**Exercise task:** Identify every line in the entries below that contains the word "door" and copy each such line; case counts.

**Supplied material:**
* BEGIN *
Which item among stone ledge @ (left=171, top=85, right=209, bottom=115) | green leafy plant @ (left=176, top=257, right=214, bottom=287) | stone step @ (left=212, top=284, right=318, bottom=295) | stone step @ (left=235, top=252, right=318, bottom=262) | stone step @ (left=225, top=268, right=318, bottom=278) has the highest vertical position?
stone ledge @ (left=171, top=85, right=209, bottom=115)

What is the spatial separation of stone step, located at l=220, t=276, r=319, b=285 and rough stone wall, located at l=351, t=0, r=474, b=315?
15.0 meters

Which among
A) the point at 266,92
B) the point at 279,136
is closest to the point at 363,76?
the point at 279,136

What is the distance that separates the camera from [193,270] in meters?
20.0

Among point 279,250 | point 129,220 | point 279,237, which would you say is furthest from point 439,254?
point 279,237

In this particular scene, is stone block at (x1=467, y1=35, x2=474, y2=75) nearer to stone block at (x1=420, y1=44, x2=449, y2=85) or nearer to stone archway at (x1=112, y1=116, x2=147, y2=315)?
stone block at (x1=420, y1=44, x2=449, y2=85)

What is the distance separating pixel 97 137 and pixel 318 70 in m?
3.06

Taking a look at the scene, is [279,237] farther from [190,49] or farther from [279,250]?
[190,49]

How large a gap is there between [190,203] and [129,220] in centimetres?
* END *
* BEGIN *
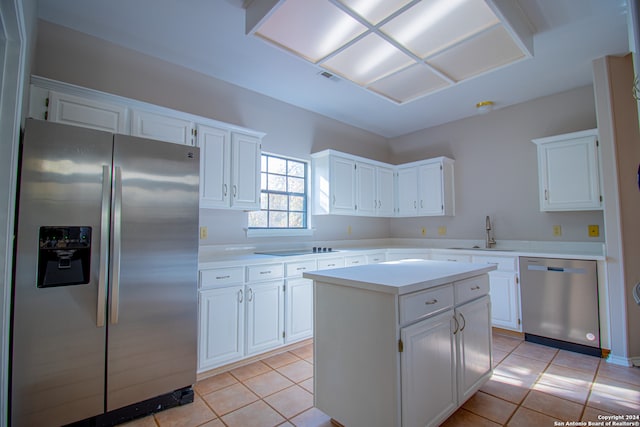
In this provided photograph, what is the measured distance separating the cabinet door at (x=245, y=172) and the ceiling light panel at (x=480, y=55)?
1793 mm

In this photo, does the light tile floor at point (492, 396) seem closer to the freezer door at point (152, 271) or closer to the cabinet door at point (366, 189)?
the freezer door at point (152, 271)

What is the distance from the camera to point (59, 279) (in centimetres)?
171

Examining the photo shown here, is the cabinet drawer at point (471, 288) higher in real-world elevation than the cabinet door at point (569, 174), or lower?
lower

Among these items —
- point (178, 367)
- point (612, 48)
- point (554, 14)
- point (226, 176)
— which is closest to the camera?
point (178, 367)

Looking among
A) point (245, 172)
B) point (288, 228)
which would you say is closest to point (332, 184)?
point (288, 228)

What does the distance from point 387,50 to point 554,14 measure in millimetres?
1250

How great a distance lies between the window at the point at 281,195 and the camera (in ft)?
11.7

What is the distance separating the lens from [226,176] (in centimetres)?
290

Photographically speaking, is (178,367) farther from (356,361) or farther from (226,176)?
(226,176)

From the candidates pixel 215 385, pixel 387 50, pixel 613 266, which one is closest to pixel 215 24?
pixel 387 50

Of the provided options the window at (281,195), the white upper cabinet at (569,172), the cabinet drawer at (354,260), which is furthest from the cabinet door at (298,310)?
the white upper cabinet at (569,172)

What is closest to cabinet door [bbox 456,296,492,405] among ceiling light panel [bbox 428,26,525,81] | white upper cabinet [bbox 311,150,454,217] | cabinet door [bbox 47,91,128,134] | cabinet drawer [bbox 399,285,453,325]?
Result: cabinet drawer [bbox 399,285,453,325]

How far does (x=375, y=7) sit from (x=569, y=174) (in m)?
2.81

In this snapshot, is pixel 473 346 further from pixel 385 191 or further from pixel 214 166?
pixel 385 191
* END *
* BEGIN *
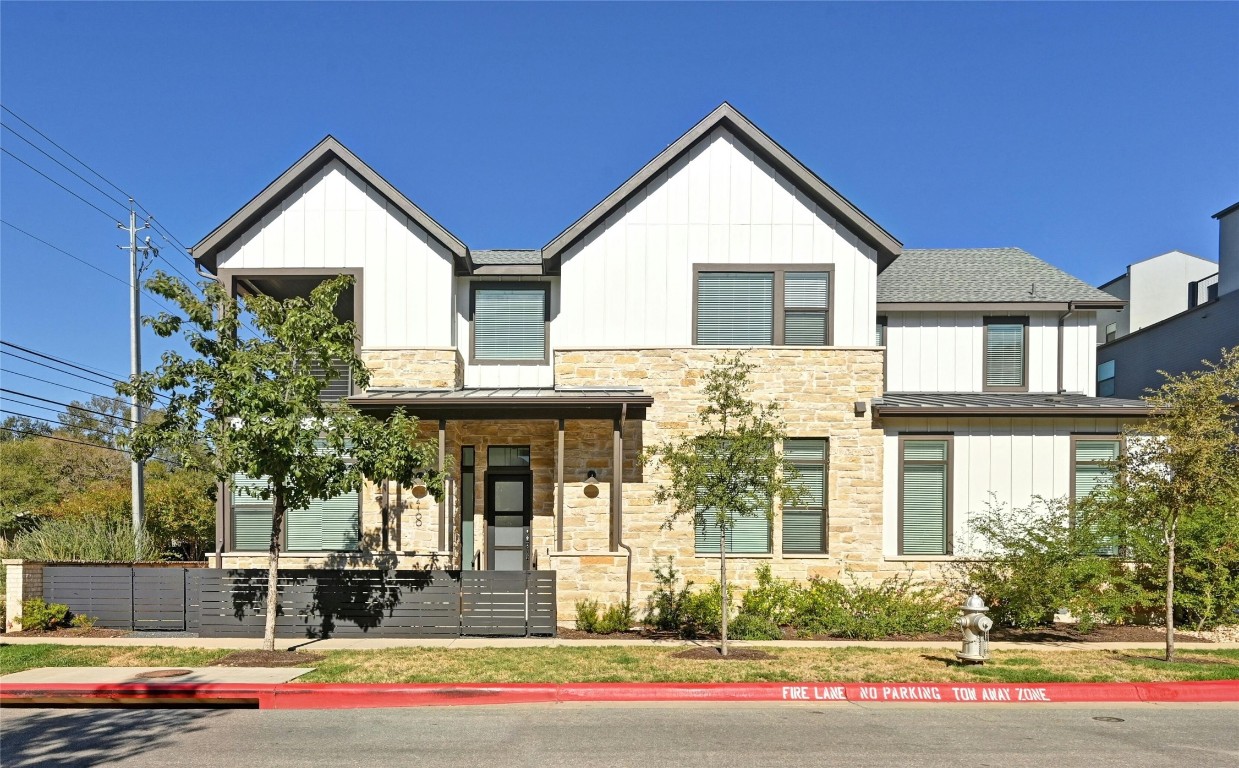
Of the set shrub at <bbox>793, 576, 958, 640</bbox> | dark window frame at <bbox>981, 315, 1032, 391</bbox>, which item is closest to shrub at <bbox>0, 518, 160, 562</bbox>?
* END *
**Right answer:**
In this provided photograph, what is the measured distance separating the cabinet door at (x=245, y=172) and the ceiling light panel at (x=480, y=55)?
In this photo, does the light tile floor at point (492, 396) seem closer to the freezer door at point (152, 271) or closer to the cabinet door at point (366, 189)?
the freezer door at point (152, 271)
Examining the photo shown here, is the cabinet drawer at point (471, 288) higher in real-world elevation than the cabinet door at point (569, 174), or lower?
Of the provided options the window at (281,195), the white upper cabinet at (569,172), the cabinet drawer at (354,260), which is furthest from the cabinet door at (298,310)?
What is closest to cabinet door [bbox 456,296,492,405] among ceiling light panel [bbox 428,26,525,81] | white upper cabinet [bbox 311,150,454,217] | cabinet door [bbox 47,91,128,134] | cabinet drawer [bbox 399,285,453,325]?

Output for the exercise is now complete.